By far the most controversial areas of the drafts of this guideline involved blood glucose management and some of these remain (although they are greatly tempered). Targets for HbA1c are problematic. Despite widespread evidence of poor achievement of HbA1c targets in the UK (attributed to ‘clinical inertia’), NG28 recommends that levels for treatment escalation (58mmol/mol) are higher than the target for treatment (53mmol/mol). This ‘treat-to-failure’ approach is unlikely to promote better overall control.
The controversies over drug therapy for blood glucose control have largely receded following the down-playing of repaglinide and the formal inclusion of SGLT2 inhibitors into the treatment algorithm (which is likely to be the most widely read page of the entire document). DPP-4 inhibitors are now placed at the top of the lists of first and second-line intensification steps (and for monotherapy in metformin-intolerant patients) and modified-release metformin is included as an option.
The place of GLP-1 receptor agonists has diminished somewhat in NG28 in that they are now only an option when triple oral therapy including metformin has failed and they are not included in the metformin-intolerant algorithm at all. As before, there is a BMI threshold for GLP-1RA initiation (introduced on the basis of cost, rather than clinical evidence) and stopping rules apply which are made up of both HbA1c (11mmol/mol) and weight (3%) reductions. At least the combination of GLP-1RA and insulin is recognised (in a specialist environment) and the 1.2mg limit on liraglutide seems to have disappeared.
The advice on insulin is necessarily vague such as ‘offer NPH insulin injected once or twice daily according to need’ and wouldn’t encourage inexperienced professionals to embark on this therapy (probably a good thing).

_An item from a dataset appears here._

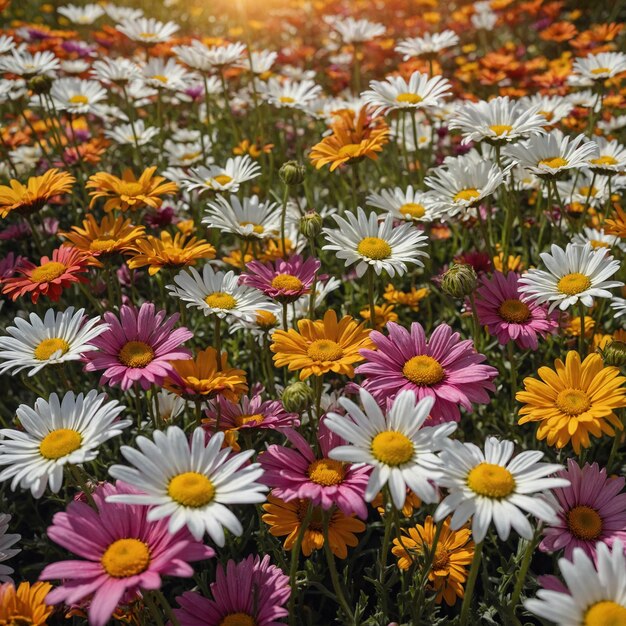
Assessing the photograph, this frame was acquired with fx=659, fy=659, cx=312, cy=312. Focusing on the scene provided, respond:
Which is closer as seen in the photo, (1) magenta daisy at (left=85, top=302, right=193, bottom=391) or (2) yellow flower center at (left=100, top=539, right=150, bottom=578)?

The premix advice doesn’t seem to have any evidence base behind it (e.g. a higher HbA1c of 75 mmol/mol promoting its use) and it is unclear why NG28 would imagine that any patient would prefer not to inject immediately before a meal when the option is doing so 30 minutes before.
Overall NG28 is to be welcomed and the challenge will be to get clinicians and patients to follow it in a way that prevailing high levels of HbA1c in the UK indicate was not the case for CG87 (which essentially advised the same targets). Another positive is the commitment of NICE to allow for more frequent review and update of the guideline since the pace of change in diabetes therapies is so rapid.